Working with turtles from a conservation perspective is a unique experience. When raising them as pets, people aren’t pressured with a deadline or a target size the hatchlings must grow to. Undoubtedly, having experience with casual turtle husbandry is helpful, and has helped me time and time again with handling, reluctant feeders, and cleaning. For example, three years ago, I took in two red-eared sliders from a friend who wished to rehome them. Those turtles taught me how to coax turtles into feeding, keep them calm while massing, and how to hold them steady while handling. My peers were not as prepared, and often asked me for help when trying to calm a squirming hatchling. To be able to apply these otherwise obsolete skills to an impactful cause makes me proud to be “the Herpie.” There aren’t very many opportunities for students to partake in wildlife conservation, but the ones that exist bring a unique experience that inspire young people to look at the world around us in a new way.
Conservation is a story of hope, education, and a vision of a future where the diversity of life is maintained. The Blanding’s turtle holds a unique position in the ecology, their disappearance would be catastrophic, as predator and prey relations must adapt to continue to rebalance the ecosystem. Before there were conservation efforts made for these turtles, they were on the decline due to habitat loss and the roads. Their slow reproductive cycles and vulnerability as hatchlings also made natural recovery difficult. Now, with the help of conservation, Massachusetts is home to the most Blanding’s turtles throughout its range. However, only four populations are known to consist of 50 turtles or more. There is still work to be done, though the results are promising.

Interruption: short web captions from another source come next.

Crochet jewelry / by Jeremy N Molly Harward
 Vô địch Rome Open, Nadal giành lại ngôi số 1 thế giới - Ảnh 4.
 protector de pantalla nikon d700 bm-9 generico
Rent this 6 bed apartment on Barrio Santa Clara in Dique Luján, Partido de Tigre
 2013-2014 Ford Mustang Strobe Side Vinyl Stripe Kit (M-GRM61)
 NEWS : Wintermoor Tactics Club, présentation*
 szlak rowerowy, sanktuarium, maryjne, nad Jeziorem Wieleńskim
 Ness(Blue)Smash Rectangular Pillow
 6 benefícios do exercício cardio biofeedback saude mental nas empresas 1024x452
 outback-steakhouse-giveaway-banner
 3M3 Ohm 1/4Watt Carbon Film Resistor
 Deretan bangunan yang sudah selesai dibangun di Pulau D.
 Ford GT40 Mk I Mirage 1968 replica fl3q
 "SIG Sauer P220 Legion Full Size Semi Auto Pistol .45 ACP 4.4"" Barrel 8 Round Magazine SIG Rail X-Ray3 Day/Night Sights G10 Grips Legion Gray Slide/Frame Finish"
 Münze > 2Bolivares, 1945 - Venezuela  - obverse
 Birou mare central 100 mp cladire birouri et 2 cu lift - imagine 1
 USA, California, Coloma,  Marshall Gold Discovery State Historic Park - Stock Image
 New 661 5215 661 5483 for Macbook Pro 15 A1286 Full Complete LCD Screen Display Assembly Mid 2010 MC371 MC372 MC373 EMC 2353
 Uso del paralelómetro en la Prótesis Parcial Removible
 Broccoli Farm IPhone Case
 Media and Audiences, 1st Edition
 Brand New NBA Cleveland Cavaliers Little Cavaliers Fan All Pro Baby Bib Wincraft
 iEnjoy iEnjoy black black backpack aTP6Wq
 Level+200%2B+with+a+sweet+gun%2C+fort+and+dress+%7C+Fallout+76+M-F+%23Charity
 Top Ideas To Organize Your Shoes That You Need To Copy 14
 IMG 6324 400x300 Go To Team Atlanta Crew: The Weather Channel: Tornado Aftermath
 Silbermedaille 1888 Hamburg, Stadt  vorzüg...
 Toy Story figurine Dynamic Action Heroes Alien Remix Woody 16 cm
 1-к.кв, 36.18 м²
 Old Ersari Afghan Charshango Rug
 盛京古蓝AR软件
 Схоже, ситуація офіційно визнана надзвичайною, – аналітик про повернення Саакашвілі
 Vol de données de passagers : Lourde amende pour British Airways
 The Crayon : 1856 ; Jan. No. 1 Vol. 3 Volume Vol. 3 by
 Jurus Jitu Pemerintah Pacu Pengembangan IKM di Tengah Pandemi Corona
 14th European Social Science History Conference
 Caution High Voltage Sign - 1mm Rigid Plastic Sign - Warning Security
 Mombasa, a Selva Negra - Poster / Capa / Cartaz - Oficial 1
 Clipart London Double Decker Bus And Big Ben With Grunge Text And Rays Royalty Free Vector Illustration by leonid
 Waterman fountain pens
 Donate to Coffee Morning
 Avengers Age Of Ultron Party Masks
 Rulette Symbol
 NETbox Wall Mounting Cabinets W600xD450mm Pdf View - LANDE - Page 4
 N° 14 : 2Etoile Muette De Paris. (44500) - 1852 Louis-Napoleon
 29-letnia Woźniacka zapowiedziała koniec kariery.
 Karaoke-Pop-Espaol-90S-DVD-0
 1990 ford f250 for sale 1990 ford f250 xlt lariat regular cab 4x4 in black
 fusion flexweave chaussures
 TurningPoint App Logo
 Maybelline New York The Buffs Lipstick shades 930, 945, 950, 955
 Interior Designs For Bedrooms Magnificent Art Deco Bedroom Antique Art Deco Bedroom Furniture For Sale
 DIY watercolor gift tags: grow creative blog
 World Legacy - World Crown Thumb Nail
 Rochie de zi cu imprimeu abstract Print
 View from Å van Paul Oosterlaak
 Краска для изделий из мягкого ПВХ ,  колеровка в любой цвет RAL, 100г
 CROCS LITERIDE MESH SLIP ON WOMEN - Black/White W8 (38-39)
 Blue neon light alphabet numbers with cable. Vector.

Just as the environment has played a role in caring for us and our society, we must also care for nature. Many people, as children, have ventured outdoors and were inspired to learn about the world they saw. Romping in the woods, chasing down butterflies and frogs, and turning over rocks to see what was underneath create experiences that nothing virtual or indoors could ever replicate. Many people, as children, read books about endangered species, were inspired to protect the world they saw, and wondered what they could do to help. Some of them have grown up and worked towards conservation, but others have moved on. Perhaps now, as opportunities present themselves to younger people, they’ll be taken, and empower people to protect the diversity of life no matter what their age is.